The Buddha’s instructions on how best to approach aging, illness, and death apply to everyone: not only in the sense that we all face these facts of life, but also in the sense that we will be called upon—even before we face these facts ourselves—to give care to those who are facing them in the present.

The Canon doesn’t depict a deva messenger who conveys this message. Caregivers do play a—literally—supporting role in the portrait of the ill deva messenger: picking him up and helping him lie down. But they come to the fore in the passage describing the Buddha and his closest attendant, Ven. Ānanda, caring for the monk with dysentery.

This story delivers a message phrased in strong terms: If you would tend to the Buddha himself, tend to the sick. This message was aimed directly at the monks—on the grounds that they had no family to attend to them, so they should care for one another—but it’s phrased in such a way that the message applies indirectly to lay people as well: When you belong to a family, you’re duty-bound to look after the aged, ill, or dying members of your family. After all, “tending to one another” implies that someday you will need someone to tend to you, too. We’re all in this together.

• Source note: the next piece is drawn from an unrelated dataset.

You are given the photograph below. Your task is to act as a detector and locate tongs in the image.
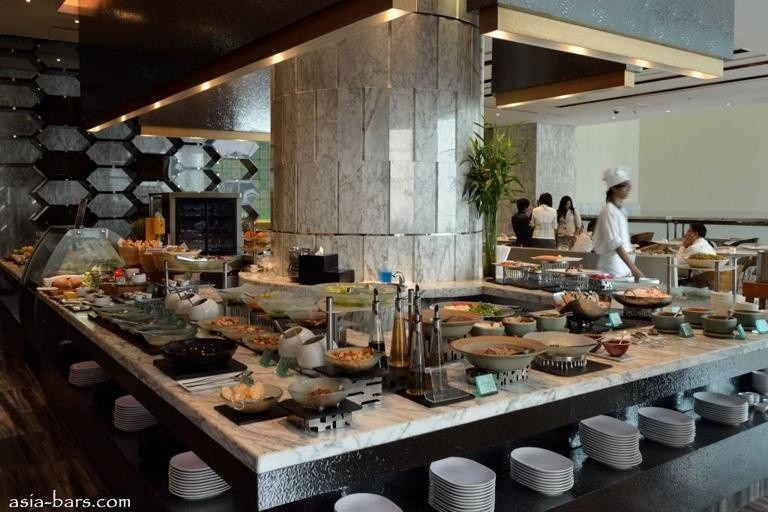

The Buddha lists the traits needed to be a good caregiver, whether you’re a relative or friend of the patient, or are a professional who wants to give care not only to the patient’s body but also to his or her mind. His comments on this topic were designed for situations in which both the patient and the caregiver are Buddhist and have shared views about what the true Dhamma teaches. The following discussion is also based on that assumption, but because this situation is still rare in the West, the advice given here should be adapted to the particular needs of the situation.

Some of the lessons—such as how to deal with pain or to develop the brahmavihāras—are more universal than others. And there’s one proviso: If you’re a Buddhist caregiver, it’s important that you observe the Buddha’s strictures about how to treat a patient in line with the precepts. For instance, you can’t lie to the patient—say, sugar-coating the doctor’s diagnosis by misrepresenting it—and you can’t do anything to speed up the patient’s death, even if the patient requests it, because those actions would harm you. Harming yourself through breaking the precepts is something the Buddha would never recommend, regardless of how other people might feel that they would benefit from your “helping” them in that way.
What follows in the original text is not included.